## Subject:
In addition to the SST (sst.mnmean.nc), I uploded on my GiHub these datasets to complete the description of the El-Nino phenomenon. 
 - precip.mon.mean.nc
 - msl_era5.nc
 - lwdn.nc
 - ewss_era5.nc
 - sla_aviso.nc
 
Using basic xarray commands as seen in TD1, could you describe which variables are in these NetCDF files? 
What is the spatial and temporal domain and resolution? 
What is the origin of the data? Are they based on "observations" or models? Why do I use quotes in "observations"?

Why did I choose these variables to illustrate El-Nino? Before doing any analyse/plot, which patterns do you expect to see in the interannual variability of these variables in the tropical Pacific? And why?

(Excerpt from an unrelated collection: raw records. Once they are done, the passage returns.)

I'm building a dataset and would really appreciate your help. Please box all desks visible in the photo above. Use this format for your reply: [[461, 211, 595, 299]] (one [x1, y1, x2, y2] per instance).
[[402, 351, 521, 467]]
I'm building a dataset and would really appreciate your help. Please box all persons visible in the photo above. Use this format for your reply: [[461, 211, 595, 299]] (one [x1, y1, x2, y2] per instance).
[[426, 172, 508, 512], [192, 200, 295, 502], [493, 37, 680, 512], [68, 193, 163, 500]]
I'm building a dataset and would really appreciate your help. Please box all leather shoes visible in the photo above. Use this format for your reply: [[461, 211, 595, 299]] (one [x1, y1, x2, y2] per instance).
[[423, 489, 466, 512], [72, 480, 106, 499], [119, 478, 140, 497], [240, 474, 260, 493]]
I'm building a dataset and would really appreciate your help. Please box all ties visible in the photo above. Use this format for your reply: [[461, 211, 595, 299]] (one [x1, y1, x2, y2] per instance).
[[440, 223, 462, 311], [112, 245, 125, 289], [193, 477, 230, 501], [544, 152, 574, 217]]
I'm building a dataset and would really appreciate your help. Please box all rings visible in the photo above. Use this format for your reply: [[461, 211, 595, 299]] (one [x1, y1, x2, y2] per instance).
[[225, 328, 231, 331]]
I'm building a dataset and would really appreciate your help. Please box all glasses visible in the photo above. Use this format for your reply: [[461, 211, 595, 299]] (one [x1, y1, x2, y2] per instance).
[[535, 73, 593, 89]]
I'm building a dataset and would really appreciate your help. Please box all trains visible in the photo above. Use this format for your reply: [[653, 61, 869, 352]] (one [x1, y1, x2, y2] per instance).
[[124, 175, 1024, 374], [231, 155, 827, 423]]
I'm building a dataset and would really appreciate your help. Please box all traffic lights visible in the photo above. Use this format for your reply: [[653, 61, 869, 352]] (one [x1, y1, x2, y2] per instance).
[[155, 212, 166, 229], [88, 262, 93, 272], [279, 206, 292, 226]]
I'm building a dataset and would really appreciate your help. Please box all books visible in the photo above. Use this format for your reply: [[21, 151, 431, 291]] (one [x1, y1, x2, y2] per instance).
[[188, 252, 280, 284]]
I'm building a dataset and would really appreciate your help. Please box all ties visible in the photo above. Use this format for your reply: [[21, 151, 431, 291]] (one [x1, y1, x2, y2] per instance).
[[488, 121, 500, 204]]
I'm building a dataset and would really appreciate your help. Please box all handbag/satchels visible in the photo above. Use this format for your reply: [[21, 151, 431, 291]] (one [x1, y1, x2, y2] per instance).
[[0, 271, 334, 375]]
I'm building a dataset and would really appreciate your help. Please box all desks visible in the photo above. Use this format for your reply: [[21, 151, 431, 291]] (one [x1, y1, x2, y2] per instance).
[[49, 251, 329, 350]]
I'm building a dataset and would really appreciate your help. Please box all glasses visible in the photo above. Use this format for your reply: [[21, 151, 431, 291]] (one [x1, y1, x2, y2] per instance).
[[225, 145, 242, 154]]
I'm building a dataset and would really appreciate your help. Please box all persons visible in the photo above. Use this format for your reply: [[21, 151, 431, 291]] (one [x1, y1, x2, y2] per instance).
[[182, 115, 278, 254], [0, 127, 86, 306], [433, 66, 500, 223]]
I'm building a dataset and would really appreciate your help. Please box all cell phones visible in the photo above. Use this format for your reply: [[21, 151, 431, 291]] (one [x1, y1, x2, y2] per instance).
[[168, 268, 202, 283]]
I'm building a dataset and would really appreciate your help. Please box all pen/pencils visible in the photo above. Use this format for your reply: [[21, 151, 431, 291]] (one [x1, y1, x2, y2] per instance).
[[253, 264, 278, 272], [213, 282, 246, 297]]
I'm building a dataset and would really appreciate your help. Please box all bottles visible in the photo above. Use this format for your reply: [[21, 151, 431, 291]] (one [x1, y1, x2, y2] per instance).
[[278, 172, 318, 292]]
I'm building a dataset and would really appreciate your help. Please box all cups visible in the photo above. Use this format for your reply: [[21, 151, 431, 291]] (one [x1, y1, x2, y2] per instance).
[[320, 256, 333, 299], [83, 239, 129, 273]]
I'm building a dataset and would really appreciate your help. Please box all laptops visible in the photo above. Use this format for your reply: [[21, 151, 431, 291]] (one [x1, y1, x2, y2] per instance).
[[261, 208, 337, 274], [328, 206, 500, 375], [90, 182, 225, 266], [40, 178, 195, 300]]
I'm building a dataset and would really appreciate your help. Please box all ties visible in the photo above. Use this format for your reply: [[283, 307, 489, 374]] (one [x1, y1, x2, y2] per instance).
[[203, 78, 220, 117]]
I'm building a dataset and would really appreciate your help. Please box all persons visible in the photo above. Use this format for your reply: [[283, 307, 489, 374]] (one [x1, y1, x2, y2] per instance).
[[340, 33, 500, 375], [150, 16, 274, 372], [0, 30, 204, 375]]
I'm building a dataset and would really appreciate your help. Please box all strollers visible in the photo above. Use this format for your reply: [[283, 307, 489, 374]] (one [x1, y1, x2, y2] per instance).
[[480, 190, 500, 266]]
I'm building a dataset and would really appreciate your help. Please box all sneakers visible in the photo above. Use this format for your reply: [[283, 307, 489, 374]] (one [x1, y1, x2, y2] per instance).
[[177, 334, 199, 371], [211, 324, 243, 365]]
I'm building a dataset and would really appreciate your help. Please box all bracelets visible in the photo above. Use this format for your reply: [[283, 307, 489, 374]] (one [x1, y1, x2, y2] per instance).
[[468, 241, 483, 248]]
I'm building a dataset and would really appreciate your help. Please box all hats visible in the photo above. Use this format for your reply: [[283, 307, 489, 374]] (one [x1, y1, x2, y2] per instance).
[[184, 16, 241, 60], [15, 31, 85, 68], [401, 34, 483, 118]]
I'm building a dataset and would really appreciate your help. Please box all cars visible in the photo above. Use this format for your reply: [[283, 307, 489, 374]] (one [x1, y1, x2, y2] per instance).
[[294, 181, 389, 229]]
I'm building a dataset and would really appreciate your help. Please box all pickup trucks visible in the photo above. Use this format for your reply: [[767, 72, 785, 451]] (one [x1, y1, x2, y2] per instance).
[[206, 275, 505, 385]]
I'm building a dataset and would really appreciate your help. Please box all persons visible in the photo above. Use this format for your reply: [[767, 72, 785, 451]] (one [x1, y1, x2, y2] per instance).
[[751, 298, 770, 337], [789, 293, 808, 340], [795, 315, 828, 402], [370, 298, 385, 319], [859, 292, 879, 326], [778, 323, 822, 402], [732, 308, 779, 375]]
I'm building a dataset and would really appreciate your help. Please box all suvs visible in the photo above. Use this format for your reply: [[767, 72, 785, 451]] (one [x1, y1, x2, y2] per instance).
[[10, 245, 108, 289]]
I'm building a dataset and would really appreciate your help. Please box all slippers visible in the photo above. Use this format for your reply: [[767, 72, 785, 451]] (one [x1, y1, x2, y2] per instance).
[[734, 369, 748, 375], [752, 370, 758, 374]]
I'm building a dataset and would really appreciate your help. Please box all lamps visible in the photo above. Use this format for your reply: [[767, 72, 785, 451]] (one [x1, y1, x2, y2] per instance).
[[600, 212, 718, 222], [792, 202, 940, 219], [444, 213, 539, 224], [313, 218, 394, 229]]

Choose 1 atmospheric and 1 oceanic dataset among the 5th datasets.

Following what was done in TD2, compute the regression and the correlation maps of these data on Nino 3.4 **SST** index.
Explain the units of the maps and how to read them. What is the conceptual difference between these 2 maps?
Give a physical interpretation of the results.

Following what was done in TD3, compute the EOFS of 1 atmospheric and 1 oceanic dataset (change dataset if possible). Plot the % of explained variance by the first 10 EOFS. Comment this plot. 

For one of the dataset, compute the variance of each PCs. Compute covariance between the 2 PCs. Compute correlation between the 2 EOFs (see bellow for details). Which results should/do you get? 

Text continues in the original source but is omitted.